Module 01
“The simple graph has brought more information nto the data analyst’s mind than any other device.”
—John Tukey
Exploratory Data Analysis by John Tukey(Tukey 1977), is now considered a classic in the field of data analysis and statistics.
Four chapters are devoted to Graphic Presentation in my copy of Applied General Statistics (Croxton and Cowden 1946). (The book was first published in 1939.)
R for Data Science is an introduction into data manipulation and visualization. The authors are proponents of the tidyverse and ggplot2. The tidyverse is a collection of R packages designed for data science. This is in contrast to base R.
The tidyverse provides an integrated framework that allows beginners to quickly get up to speed with data manipulation.
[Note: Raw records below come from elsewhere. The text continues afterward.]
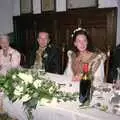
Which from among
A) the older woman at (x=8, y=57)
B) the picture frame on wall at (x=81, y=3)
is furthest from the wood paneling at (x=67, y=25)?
the older woman at (x=8, y=57)

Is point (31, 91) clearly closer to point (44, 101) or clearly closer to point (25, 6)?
point (44, 101)

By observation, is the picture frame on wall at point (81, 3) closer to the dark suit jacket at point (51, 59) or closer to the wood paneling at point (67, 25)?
the wood paneling at point (67, 25)

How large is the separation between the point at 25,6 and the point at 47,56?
2.54 meters

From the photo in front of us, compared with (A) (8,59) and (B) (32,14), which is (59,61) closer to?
(A) (8,59)

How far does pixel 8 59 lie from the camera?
358 centimetres

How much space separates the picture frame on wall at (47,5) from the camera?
5211mm

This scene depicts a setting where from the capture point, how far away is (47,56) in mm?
3486

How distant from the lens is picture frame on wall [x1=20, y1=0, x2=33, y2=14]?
567 cm

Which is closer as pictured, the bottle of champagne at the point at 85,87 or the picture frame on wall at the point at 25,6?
the bottle of champagne at the point at 85,87

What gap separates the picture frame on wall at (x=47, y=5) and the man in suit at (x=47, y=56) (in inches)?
65.1

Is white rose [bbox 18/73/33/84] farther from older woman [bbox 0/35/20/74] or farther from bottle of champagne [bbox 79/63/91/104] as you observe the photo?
older woman [bbox 0/35/20/74]

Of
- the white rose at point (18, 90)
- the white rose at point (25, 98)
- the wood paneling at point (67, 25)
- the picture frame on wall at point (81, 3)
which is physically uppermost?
the picture frame on wall at point (81, 3)

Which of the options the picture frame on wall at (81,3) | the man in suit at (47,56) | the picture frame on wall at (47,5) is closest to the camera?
the man in suit at (47,56)

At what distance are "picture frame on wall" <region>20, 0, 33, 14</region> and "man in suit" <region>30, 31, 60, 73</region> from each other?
7.03ft
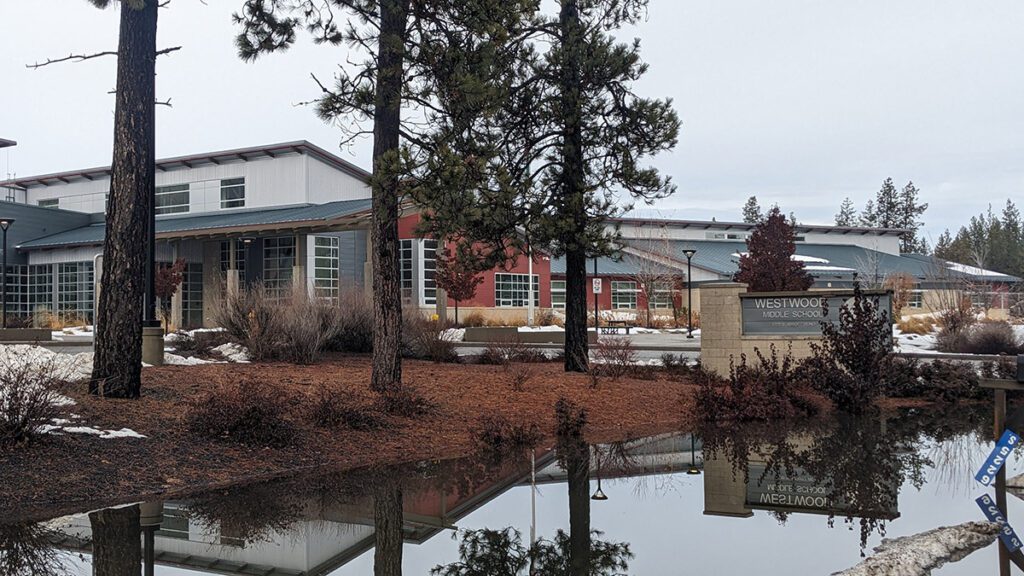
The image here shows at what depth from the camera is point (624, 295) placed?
51500mm

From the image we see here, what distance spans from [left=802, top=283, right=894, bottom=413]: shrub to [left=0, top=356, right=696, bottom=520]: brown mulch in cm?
229

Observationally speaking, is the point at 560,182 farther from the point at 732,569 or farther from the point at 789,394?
the point at 732,569

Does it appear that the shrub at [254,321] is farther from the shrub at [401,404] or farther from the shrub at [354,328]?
the shrub at [401,404]

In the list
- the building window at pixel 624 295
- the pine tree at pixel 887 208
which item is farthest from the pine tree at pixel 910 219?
the building window at pixel 624 295

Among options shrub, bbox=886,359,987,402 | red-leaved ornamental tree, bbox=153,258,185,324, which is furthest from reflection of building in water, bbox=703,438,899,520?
red-leaved ornamental tree, bbox=153,258,185,324

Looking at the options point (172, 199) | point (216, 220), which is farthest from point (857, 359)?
point (172, 199)

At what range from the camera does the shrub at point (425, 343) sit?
64.8 feet

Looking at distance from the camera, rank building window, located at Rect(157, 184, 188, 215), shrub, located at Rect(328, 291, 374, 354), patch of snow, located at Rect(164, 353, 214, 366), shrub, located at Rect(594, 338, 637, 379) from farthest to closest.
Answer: building window, located at Rect(157, 184, 188, 215) < shrub, located at Rect(328, 291, 374, 354) < shrub, located at Rect(594, 338, 637, 379) < patch of snow, located at Rect(164, 353, 214, 366)

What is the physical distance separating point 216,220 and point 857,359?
32.7m

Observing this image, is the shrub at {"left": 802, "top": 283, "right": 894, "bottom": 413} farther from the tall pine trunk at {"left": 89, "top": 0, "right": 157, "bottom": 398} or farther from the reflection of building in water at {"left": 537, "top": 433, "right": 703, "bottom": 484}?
the tall pine trunk at {"left": 89, "top": 0, "right": 157, "bottom": 398}

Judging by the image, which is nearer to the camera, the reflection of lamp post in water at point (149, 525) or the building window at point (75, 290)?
the reflection of lamp post in water at point (149, 525)

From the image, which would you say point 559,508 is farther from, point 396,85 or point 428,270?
point 428,270

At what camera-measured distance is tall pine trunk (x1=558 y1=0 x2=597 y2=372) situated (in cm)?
1689

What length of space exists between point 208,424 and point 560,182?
380 inches
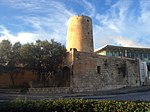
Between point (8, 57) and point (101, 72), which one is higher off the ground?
point (8, 57)

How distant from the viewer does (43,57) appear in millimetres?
31219

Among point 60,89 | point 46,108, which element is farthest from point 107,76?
point 46,108

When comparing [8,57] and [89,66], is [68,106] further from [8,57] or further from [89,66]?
[89,66]

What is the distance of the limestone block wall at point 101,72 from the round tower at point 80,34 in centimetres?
395

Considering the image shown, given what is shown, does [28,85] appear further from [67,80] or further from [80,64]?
[80,64]

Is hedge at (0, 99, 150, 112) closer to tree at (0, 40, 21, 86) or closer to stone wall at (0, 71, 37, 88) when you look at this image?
tree at (0, 40, 21, 86)

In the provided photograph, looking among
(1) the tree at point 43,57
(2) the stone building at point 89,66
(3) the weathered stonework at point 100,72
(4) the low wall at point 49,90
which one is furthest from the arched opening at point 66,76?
(4) the low wall at point 49,90

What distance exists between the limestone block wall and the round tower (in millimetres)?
3951

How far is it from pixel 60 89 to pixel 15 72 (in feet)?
20.8

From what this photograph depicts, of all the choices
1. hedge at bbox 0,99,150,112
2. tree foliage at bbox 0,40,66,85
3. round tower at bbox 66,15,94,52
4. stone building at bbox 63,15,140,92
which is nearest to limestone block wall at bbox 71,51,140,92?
stone building at bbox 63,15,140,92

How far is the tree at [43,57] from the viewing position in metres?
31.3

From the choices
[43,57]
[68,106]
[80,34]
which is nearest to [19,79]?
[43,57]

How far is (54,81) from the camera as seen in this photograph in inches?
1355

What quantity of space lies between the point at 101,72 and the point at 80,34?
21.6ft
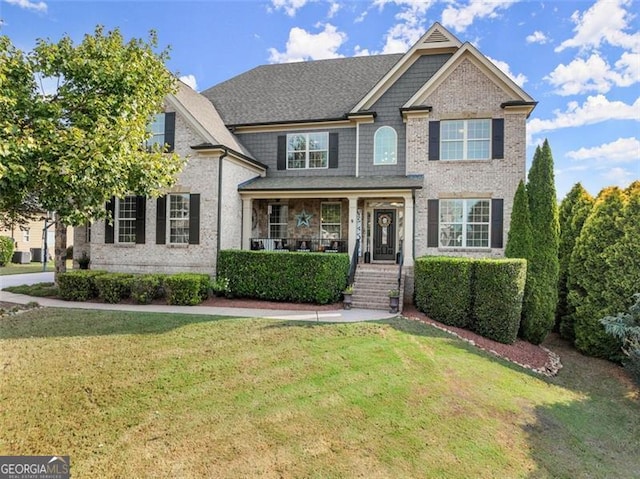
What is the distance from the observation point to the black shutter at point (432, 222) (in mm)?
14133

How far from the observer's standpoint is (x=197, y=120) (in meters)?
14.4

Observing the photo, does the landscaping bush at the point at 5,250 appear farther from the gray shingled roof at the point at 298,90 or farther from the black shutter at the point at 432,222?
the black shutter at the point at 432,222

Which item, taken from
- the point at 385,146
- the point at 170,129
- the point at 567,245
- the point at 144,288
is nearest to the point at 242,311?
the point at 144,288

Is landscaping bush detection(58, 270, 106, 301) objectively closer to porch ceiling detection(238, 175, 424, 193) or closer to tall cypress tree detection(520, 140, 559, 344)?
porch ceiling detection(238, 175, 424, 193)

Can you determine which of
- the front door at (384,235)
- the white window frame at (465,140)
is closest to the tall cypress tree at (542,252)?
the white window frame at (465,140)

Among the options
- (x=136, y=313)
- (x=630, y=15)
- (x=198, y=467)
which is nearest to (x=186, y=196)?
(x=136, y=313)

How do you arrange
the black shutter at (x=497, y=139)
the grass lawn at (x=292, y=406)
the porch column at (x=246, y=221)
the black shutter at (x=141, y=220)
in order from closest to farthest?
the grass lawn at (x=292, y=406) < the black shutter at (x=497, y=139) < the black shutter at (x=141, y=220) < the porch column at (x=246, y=221)

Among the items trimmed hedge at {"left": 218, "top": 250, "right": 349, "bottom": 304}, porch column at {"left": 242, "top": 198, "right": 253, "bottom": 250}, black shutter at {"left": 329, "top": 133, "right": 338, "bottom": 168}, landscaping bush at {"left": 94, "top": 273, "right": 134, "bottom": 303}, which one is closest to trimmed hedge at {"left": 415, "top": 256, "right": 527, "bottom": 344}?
trimmed hedge at {"left": 218, "top": 250, "right": 349, "bottom": 304}

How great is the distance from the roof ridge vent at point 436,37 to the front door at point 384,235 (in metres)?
7.13

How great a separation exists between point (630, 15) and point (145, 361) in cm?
1497

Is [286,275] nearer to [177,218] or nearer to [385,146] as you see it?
[177,218]

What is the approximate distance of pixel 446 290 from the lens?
1151cm

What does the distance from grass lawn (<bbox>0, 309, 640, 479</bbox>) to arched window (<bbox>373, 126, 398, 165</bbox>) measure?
26.9 feet

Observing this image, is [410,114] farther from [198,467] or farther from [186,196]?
[198,467]
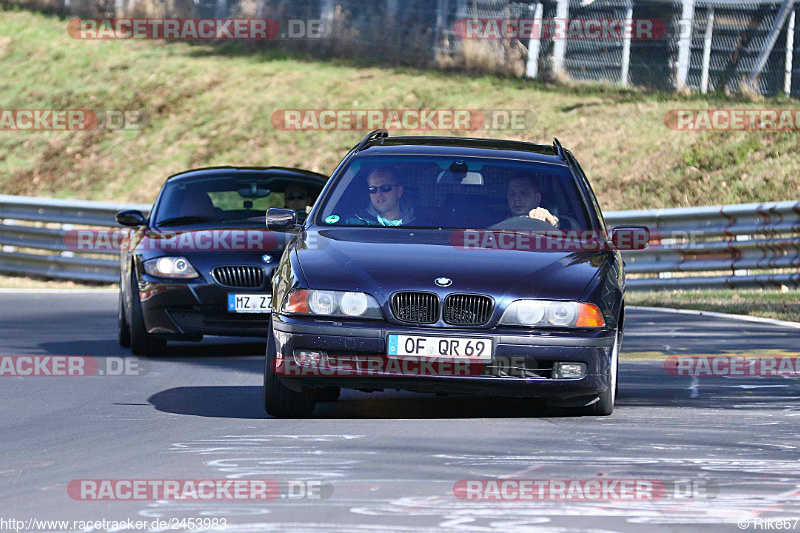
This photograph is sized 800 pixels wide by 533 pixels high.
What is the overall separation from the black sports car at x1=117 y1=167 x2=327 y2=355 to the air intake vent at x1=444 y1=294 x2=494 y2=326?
3.77m

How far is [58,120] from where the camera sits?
1357 inches

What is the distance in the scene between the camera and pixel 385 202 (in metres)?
8.82

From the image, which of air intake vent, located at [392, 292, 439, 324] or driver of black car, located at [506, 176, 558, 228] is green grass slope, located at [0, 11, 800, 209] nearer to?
driver of black car, located at [506, 176, 558, 228]

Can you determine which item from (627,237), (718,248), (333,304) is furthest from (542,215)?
(718,248)

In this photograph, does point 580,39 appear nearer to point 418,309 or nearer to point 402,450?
point 418,309

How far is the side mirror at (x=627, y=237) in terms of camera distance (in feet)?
29.3

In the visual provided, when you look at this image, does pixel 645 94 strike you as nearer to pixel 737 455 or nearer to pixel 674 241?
pixel 674 241

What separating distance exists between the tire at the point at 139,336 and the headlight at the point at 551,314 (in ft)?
16.4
ggpot2 is a plotting system for R, based on the grammar of graphics. Once you become familiar with ggplot, you will see it’s presence in many publications. A Layered Grammar of Graphics (Wickham 2010) provides the philosophical framework for ggplot2.
Before you begin any readings, you should have R and RStudio installed on your computer.
Follow the instructions on the Posit.co website for installing the RStudio IDE (integrated development environment).
Once you have R and RStudio installed, start RStudio and type library(tidyverse) in the console.
You’ll see the following message the first time you load the package.
The Palmer Penguins dataset is a popular dataset for learning data visualization. It is bundled with the palmerpenguins package. The dataset was created by Allison Horst, Alison Hill, and Kristen Gorman. The dataset is available on GitHub.
Data frames will be the default data structure we use in this course. Data frames should look familiar to anyone who has used spreadsheets.
Variables are in columns and observations are in rows.
library(ggthemes)
ggplot(
data = penguins,
mapping = aes(x = flipper_length_mm, y = body_mass_g)
) +
geom_point(mapping = aes(color = species)) +
labs(
title = "Body mass and flipper length",
subtitle = "Dimensions for Adelie, Chinstrap, and Gentoo Penguins",
x = "Flipper Length (mm)",
y = "Body Mass (g)",
color = "Species"
) +
scale_color_colorblind()Warning
Warning: [38;5;232mRemoved 2 rows containing missing values or values outside the scale range (geom_point()).[39m
Important
When aesthetic mappings are defined in the ggplot() function, they are inherited by all layers.
The aesthetic “color” is being applied to both the geom_point() and geom_smooth() layers.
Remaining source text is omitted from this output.